There's not a dairy farmer out there that does not know the rules concerning buying and selling of milk quota,especially the 5 year requirement prohibiting transferring of quota.Either they could not come up with another big loan for renovations or they never intended to in the first place.
I was a dairy farmer for over 35 years and we all should know the rules,don't have much use for the people that choose to try and circumvent them.

**Required action 1**
Quote the milk quota comment word for word, everything from "There's not a" down to "and circumvent them.".
**Required action 2**
In the milk quota comment, list every word ending in "-ing", in the order they appear.

**Information shown**
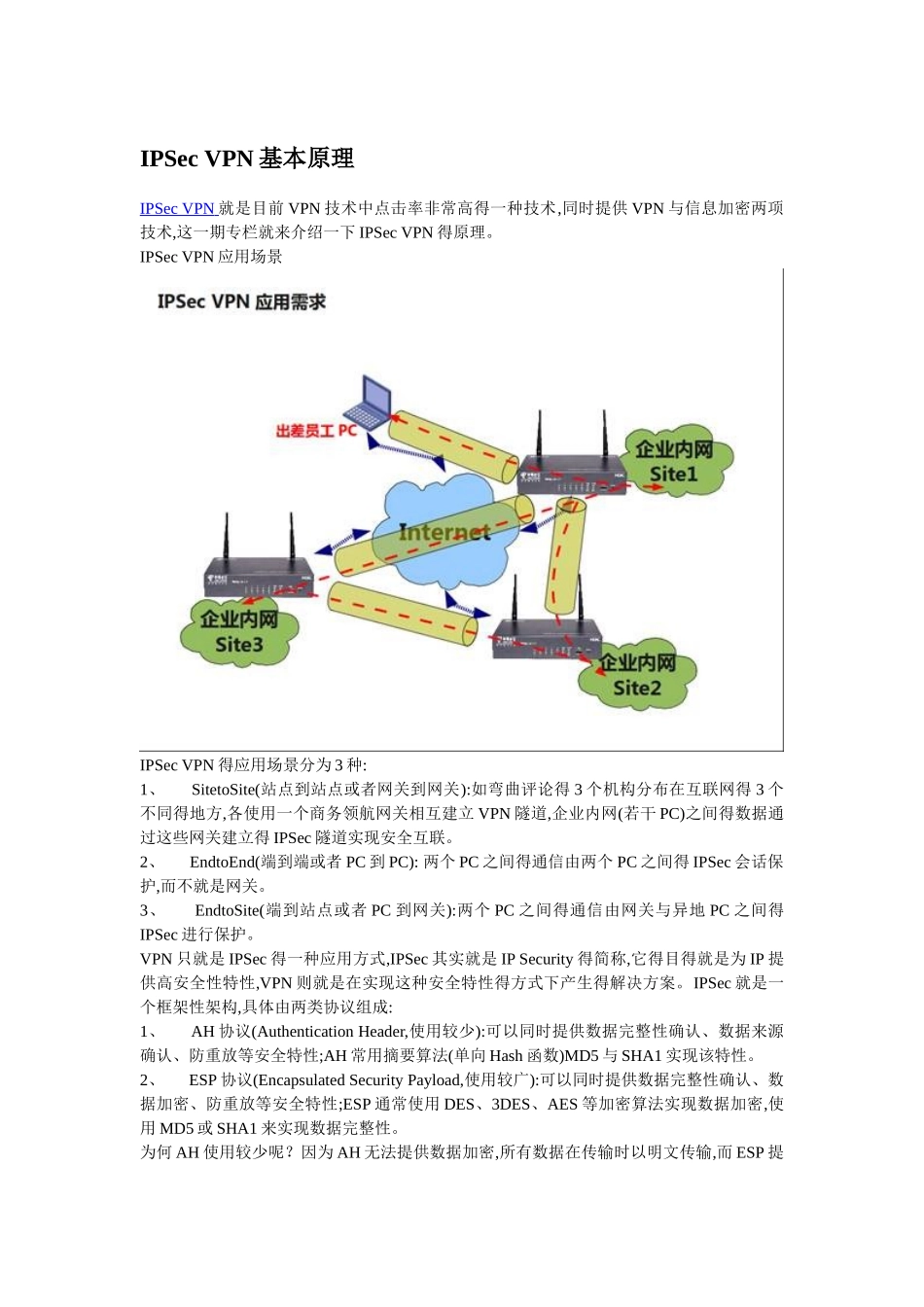 IPSec VPN 基本原理

IPSec VPN 就是目前 VPN 技术中点击率非常高得一种技术,同时提供 VPN 与信息加密两项技术,这一期专栏就来介绍一下 IPSec VPN 得原理。
IPSec VPN 应用场景

IPSec VPN 应用需求

出差员工 PC

企业内网 Site1

Internet

企业内网 Site3

企业内网 Site2

IPSec VPN 得应用场景分为 3 种:
1、 SitetoSite(站点到站点或者网关到网关):如弯曲评论得 3 个机构分布在互联网得 3 个不同得地方,各使用一个商务领航网关相互建立 VPN 隧道,企业内网(若干 PC)之间得数据通过这些网关建立得 IPSec 隧道实现安全互联。
2、 EndtoEnd(端到端或者 PC 到 PC): 两个 PC 之间得通信由两个 PC 之间得 IPSec 会话保护,而不就是网关。
3、 EndtoSite(端到站点或者 PC 到网关):两个 PC 之间得通信由网关与异地 PC 之间得 IPSec 进行保护。
VPN 只就是 IPSec 得一种应用方式,IPSec 其实就是 IP Security 得简称,它得目得就是为 IP 提供高安全性特性,VPN 则就是在实现这种安全特性得方式下产生得解决方案。IPSec 就是一个框架性架构,具体由两类协议组成:
1、 AH 协议(Authentication Header,使用较少):可以同时提供数据完整性确认、数据来源确认、防重放等安全特性;AH 常用摘要算法(单向 Hash 函数)MD5 与 SHA1 实现该特性。
2、 ESP 协议(Encapsulated Security Payload,使用较广):可以同时提供数据完整性确认、数据加密、防重放等安全特性;ESP 通常使用 DES、3DES、AES 等加密算法实现数据加密,使用 MD5 或 SHA1 来实现数据完整性。
为何 AH 使用较少呢?因为 AH 无法提供数据加密,所有数据在传输时以明文传输,而 ESP 提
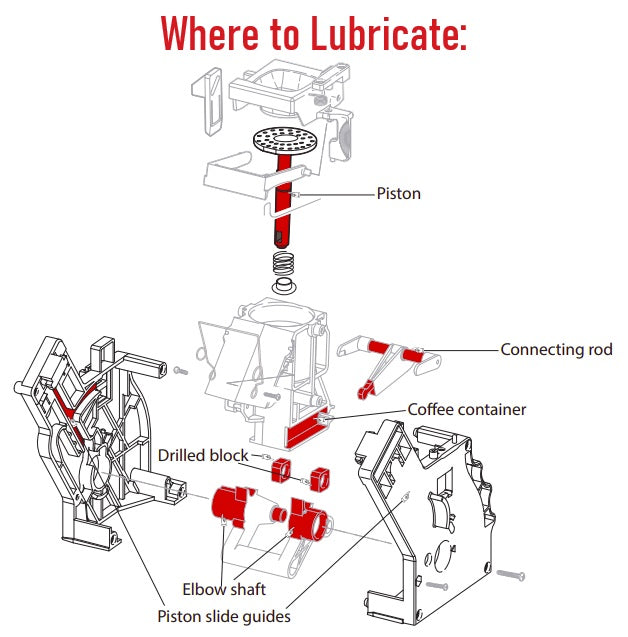 Where to Lubricate:

Piston

Connecting rod

Coffee container

Drilled block

Elbow shaft

Piston slide guides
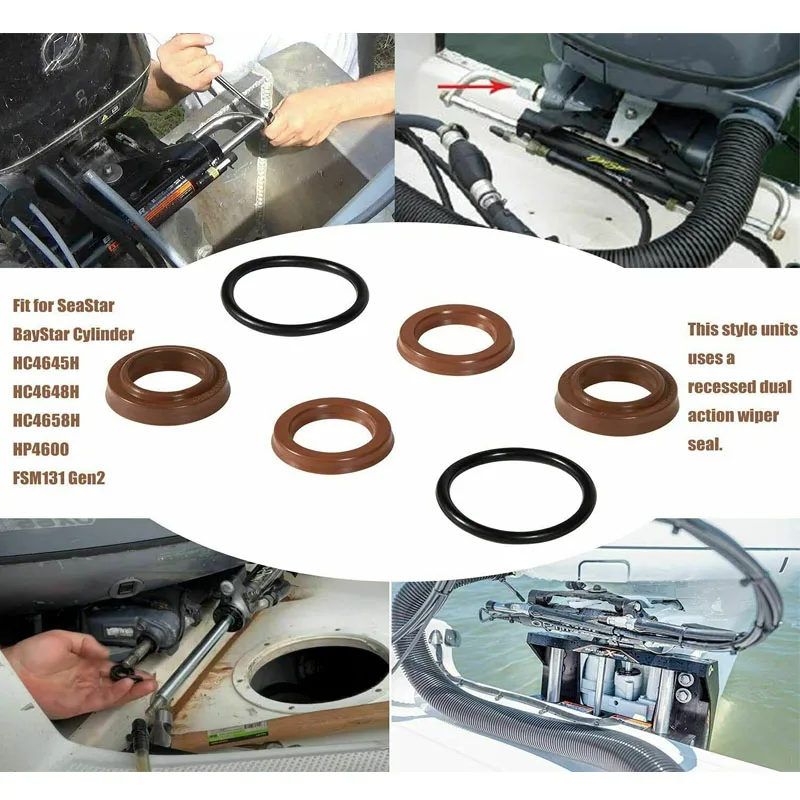 Fit for SeaStar
BayStar Cylinder
HC4645H
HC4648H
HC4658H
HP4600
FSM131 Gen2

This style units uses a recessed dual action wiper seal.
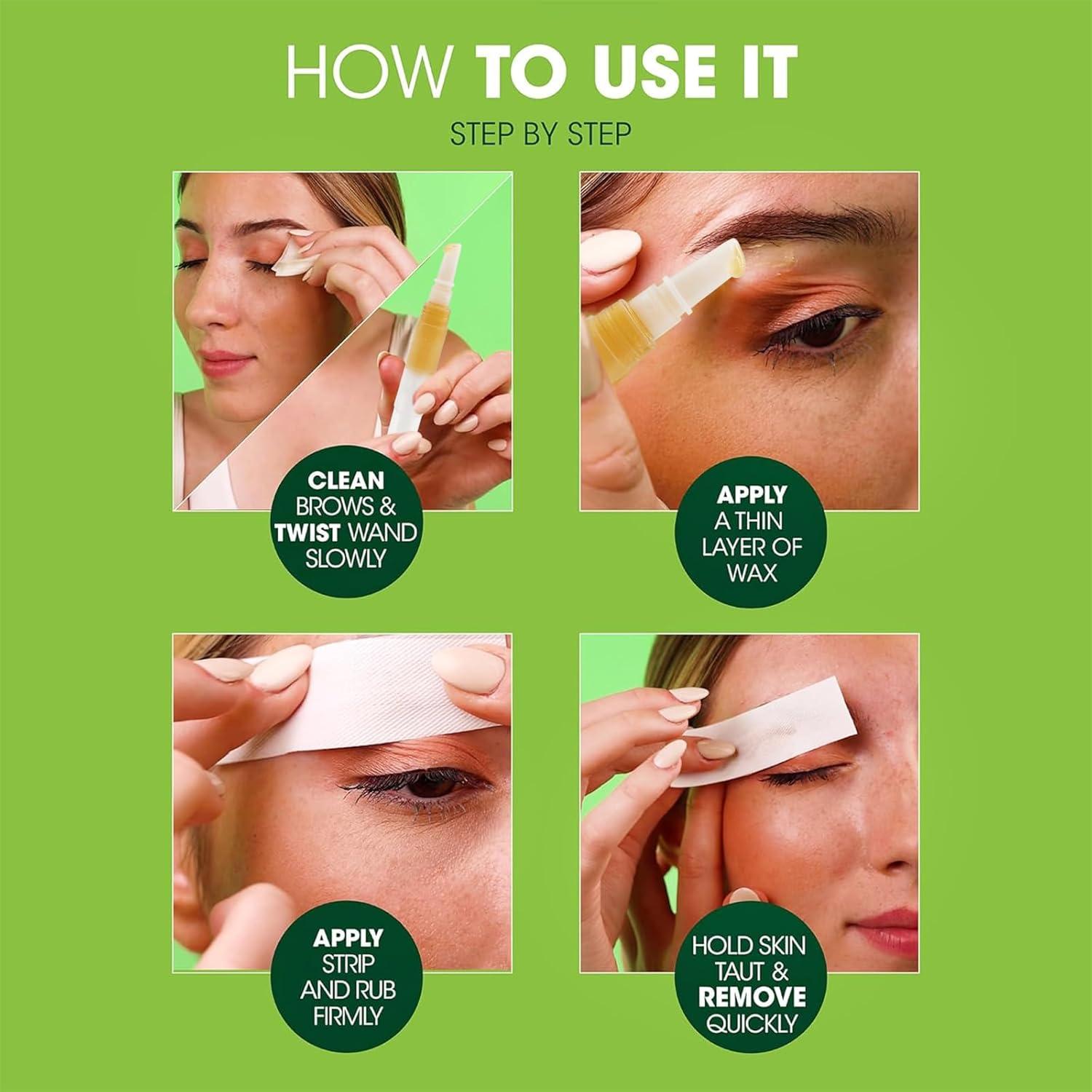 HOW TO USE IT

STEP BY STEP

CLEAN BROWS & TWIST WAND SLOWLY

APPLY A THIN LAYER OF WAX

APPLY STRIP AND RUB FIRMLY

HOLD SKIN TAUT & REMOVE QUICKLY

**Your solution 1**
There's not a dairy farmer out there that does not know the rules concerning buying and selling of milk quota,especially the 5 year requirement prohibiting transferring of quota.Either they could not come up with another big loan for renovations or they never intended to in the first place.
I was a dairy farmer for over 35 years and we all should know the rules,don't have much use for the people that choose to try and circumvent them.

**Your solution 2**
concerning
buying
selling
prohibiting
transferring